Bluejays hang around our street & the backyard. They make the first raucous sounds every morning. Once, though, as I was sitting out under the little dogwood tree, a bluejay a few feet over my head began doing something I'd never heard before - yodeling quietly, improvising, like a hopped-up mockingbird. The poem which became Stubborn Grew was greatly influenced in its development by that particular bird. I knew, if I was going to make an "epic", I had to open up. To let go - be direct, be loud. I had to squawk. & change it up. This may sound obvious : but it wasn't easy for me. The bluejay led the way.
from Once in Providence
14
I sat in the backyard, in the May sunlight,
in a whiskey haze, reading Ariosto;
there was a bluejay in a nearby pussy willow
singing sotto voce scat with a pure delight.
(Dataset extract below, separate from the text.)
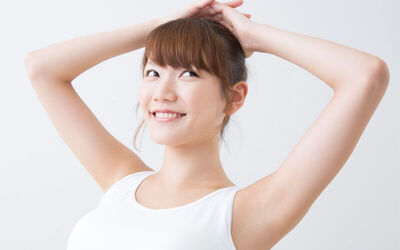 Underarm Waxing and Brightening Session for 1 Person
I've never heard a bluejay sing like that –
like a manic soloing mockingbird
but softly, practicing – almost unheard,
just overheard – hilarious arpeggios (b-flat).
That bluejay was a sort of humanist,
sowing his wild notes when he gets away
from neighborhood policing – jay, jay, jay!
and nay, nay, nay! all day (an airborne pugilist).
Maybe that bluejay – with the thick black
creases around his eyes – etched by reading
Time, and worrying about the times – seeing
too much, too little – maybe he was that oblique
son of Ferrara himself, come to take charge
of his only reader in Providence this year!
and burble along with his blessed disio,
dear bambino-talk. . . bird-humanist, at large. . .
Before he submerges (signed, untraced)
back into the ghost-world – into the maelstrom,
like those robins, back where he came from.
It's right that this clear crowing be effaced –
it's just. Dark summer thunderclouds draw near.
Epics of mockery will mimic their surrender;
Orpheus, another daunting barrator, goes under,
breaking the code (with his broken-hearted mirror).